Garrison Duty


The hero of my current work in progress has just been assigned to garrison duty in a castle in Aquitaine. Why is he less than thrilled at the prospect and what’s in store for him?

Stephen is a knight and has spent most of his life training to fight on horseback in large battles. Garrison duty means being enclosed within the walls of a castle or town for months at a time. He has been used to raiding the French, but now he has to wait for them to come to him and possibly besiege the castle.

Life in a garrison was fairly dull for a knight. There would be training, of course. It was essential for a knight to retain or improve his skills every day. This would include practising with swords, maces and axes. Practising with spears was also a necessity. The knight would ride his horse towards a target and hit it with the spear in order to improve his aim. He would also have to scale ladders in full armour, so anything that increased his strength or his stamina would be useful.

The castle to which Stephen is sent is in the east of Aquitaine, near the border with France. It’s possible that the castle will be besieged by the French. If the castle were besieged, a knight might persuade his commander to allow him to lead a sally outside the walls. These were occasionally very successful actions where a large force would leave the castle and attack the besiegers, sometimes causing so much harm that the besiegers would leave. Sometimes they were complete disasters, with members of besiegers’ army mingling with the besieged, entering the castle with them when they returned, and taking it from within.

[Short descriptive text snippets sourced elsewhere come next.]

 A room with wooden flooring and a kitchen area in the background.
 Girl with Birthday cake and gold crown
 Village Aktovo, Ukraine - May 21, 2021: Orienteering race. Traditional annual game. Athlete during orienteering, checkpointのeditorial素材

A knight like Stephen could expect to be taken for ransom rather than killed if the castle had to surrender. It’s the summer of 1357 and he’s become very wealthy from taking part in two chevauchées (long range raids) with the Black Prince and he’s also the son of an earl. He would be a good prize. The men serving with him would not be so fortunate. If they escaped with their lives they would be lucky. It’s quite common for the ordinary soldiers in a garrison to be mutilated in some way, perhaps by having their noses sliced with a knife, or their eyes put out, or their hands and feet cut off. They might simply be killed. All of this would serve as a warning for the next place the besiegers went to.

As an Englishman in France, Stephen might decide to make some money by terrorising the surrounding towns and villages. This was a common practice among the English garrisons in Brittany, where there weren’t always the funds to pay for the garrisons upkeep. They demanded a ‘patis’ (protection money) in order to leave their neighbours alone. This wasn’t simply a way of raising money, it was also a way of showing who was in charge.

Garrison duty also provided many opportunities for a soldier to spend the money he had earned or looted. Because castles provided some form of protection, people tended to build towns around them ,and towns attracted markets and wealth. There would be goods from distant lands to purchase, taverns to drink and gamble in, and brothels to frequent. There would be skilled craftsmen offering their goods for sale: goldsmiths, embroiders, armourers, tentmakers, apothecaries (medieval pharmacists), potters, furniture makers, basket weavers and so on. There would be plenty of distractions for a bored soldier to buy.

It will take a strong man to resist these temptations and Stephen doesn’t know yet which ones he’ll have to face.



Filed under Fourteenth Century

2 responses to “Garrison Duty

  1. Sounds fascinating! As an ageing tomboy, I always enjoy military heroes. When I was a youngster I loved Ronald Welch’s books.